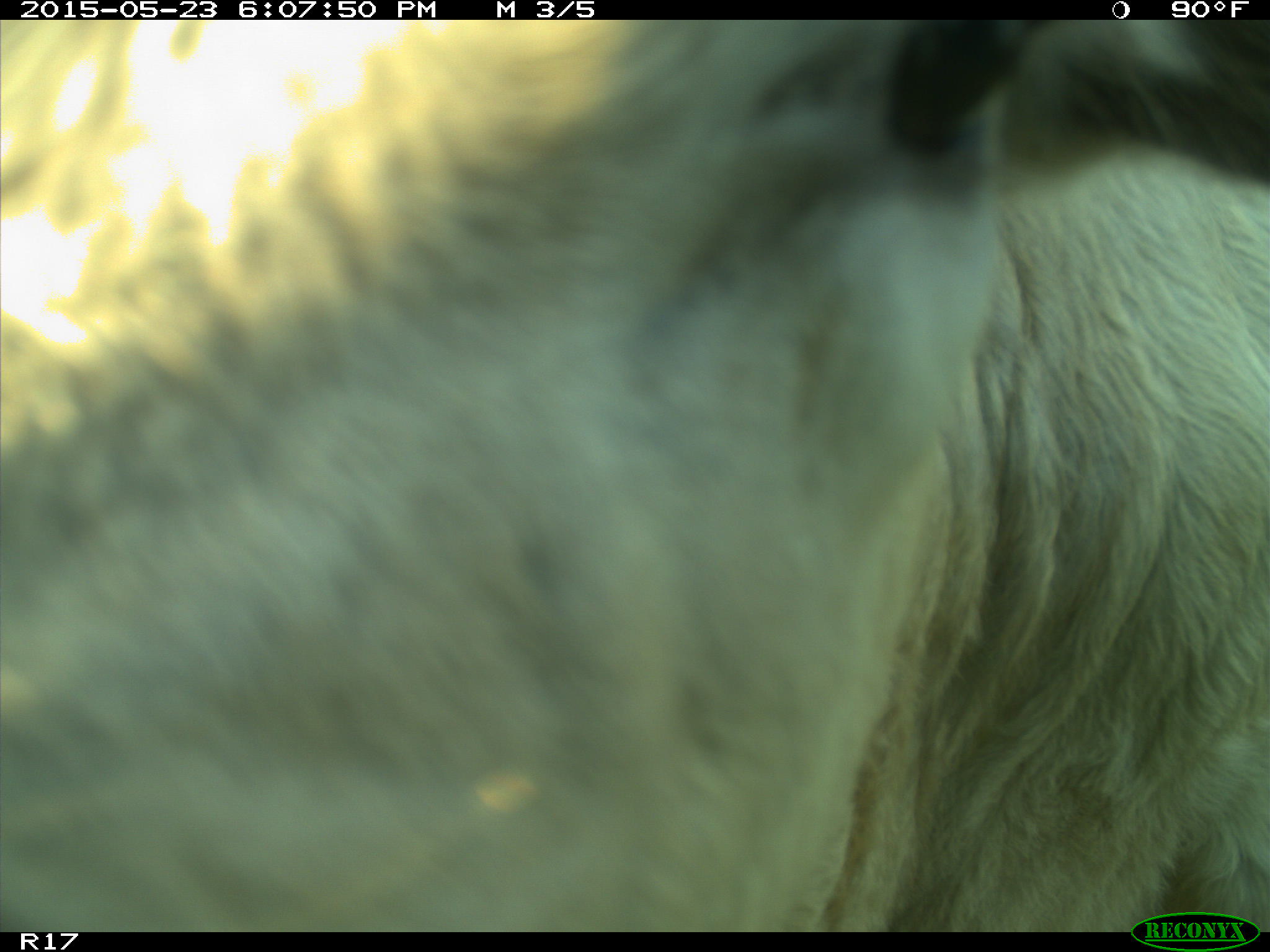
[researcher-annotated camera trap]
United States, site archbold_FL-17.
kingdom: Animalia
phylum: Chordata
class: Mammalia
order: Artiodactyla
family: Bovidae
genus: Bos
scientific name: Bos taurus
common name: domestic cow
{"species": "Bos taurus (domestic cow)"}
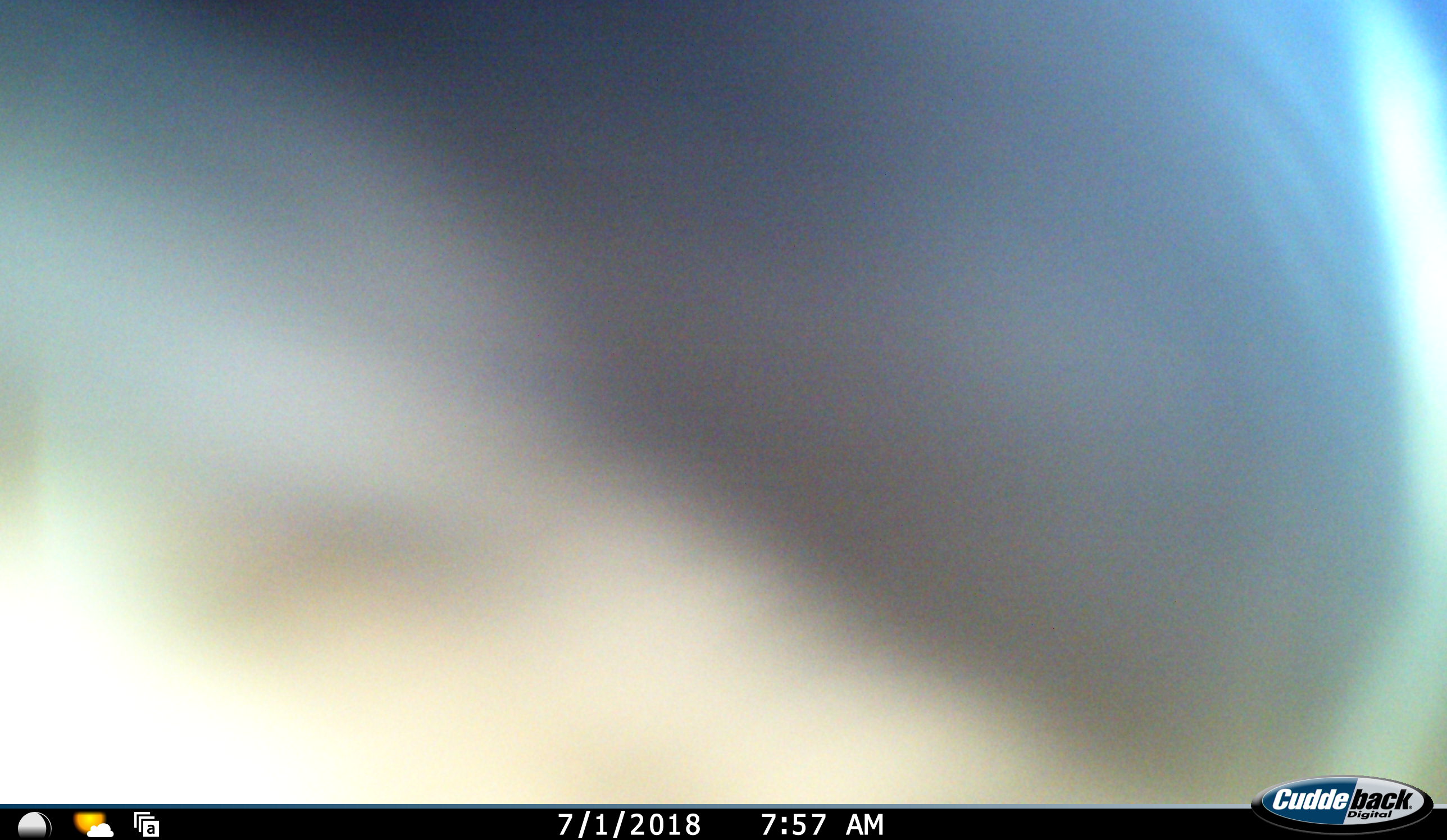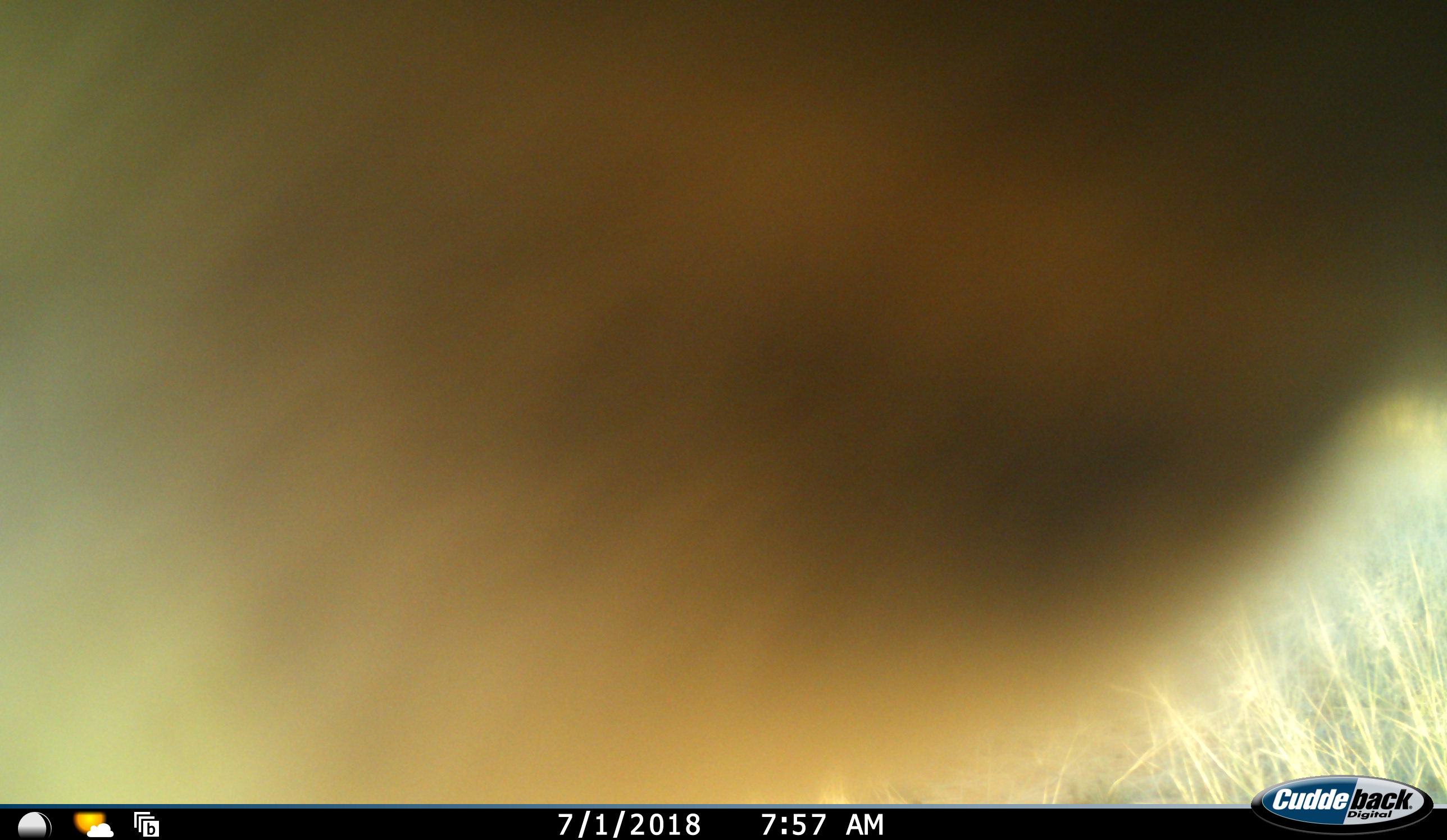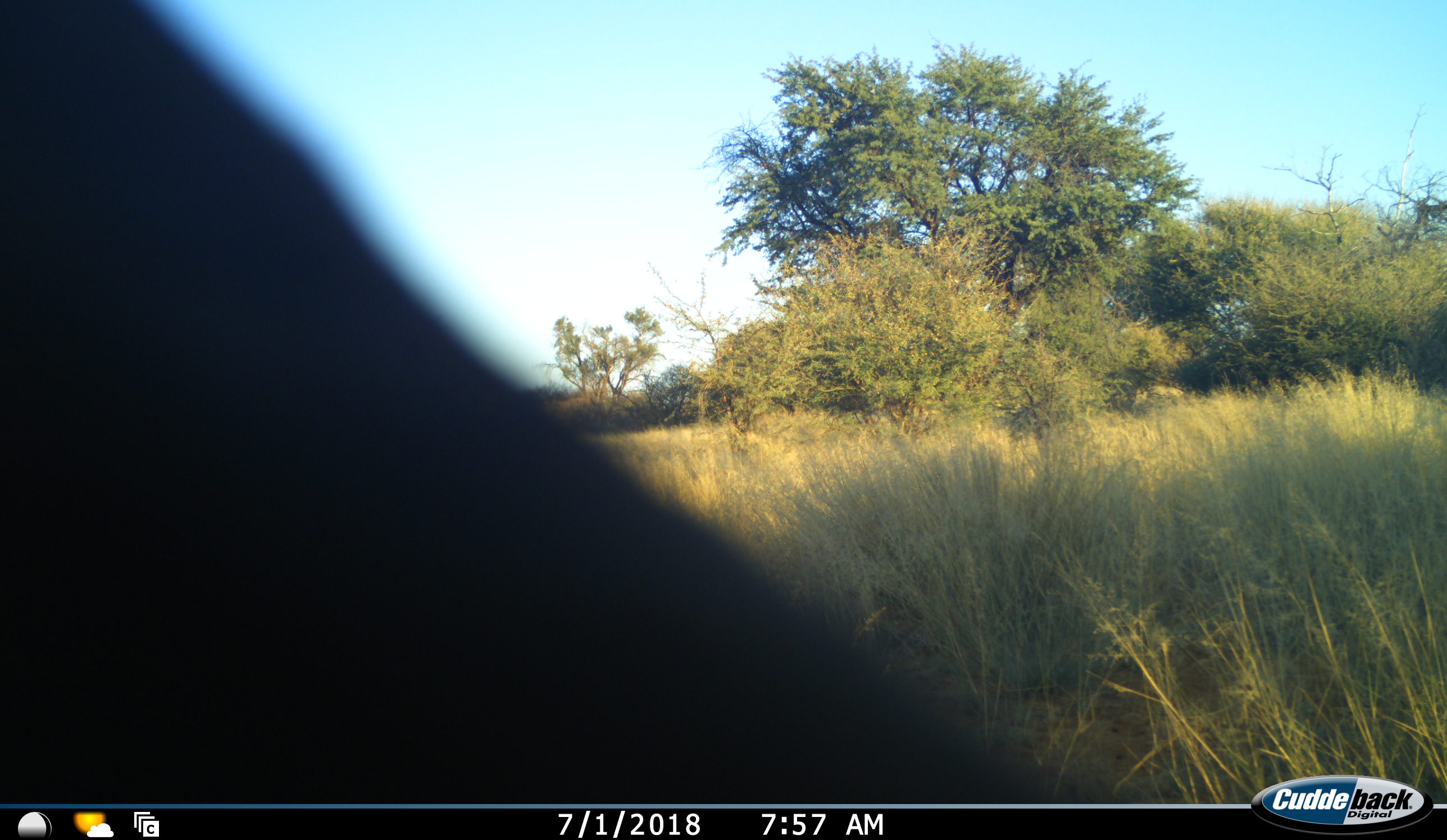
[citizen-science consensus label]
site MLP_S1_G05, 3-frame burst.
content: unidentified animal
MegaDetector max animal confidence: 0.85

☆ ☆ ☆ ☆

YOUR ASSIGNMENT: The required output is the listing above reproduced exactly, pictures removed.

WRITTEN SOLUTION:
[researcher-annotated camera trap]
United States, site archbold_FL-17.
kingdom: Animalia
phylum: Chordata
class: Mammalia
order: Artiodactyla
family: Bovidae
genus: Bos
scientific name: Bos taurus
common name: domestic cow
{"species": "Bos taurus (domestic cow)"}
[citizen-science consensus label]
site MLP_S1_G05, 3-frame burst.
content: unidentified animal
MegaDetector max animal confidence: 0.85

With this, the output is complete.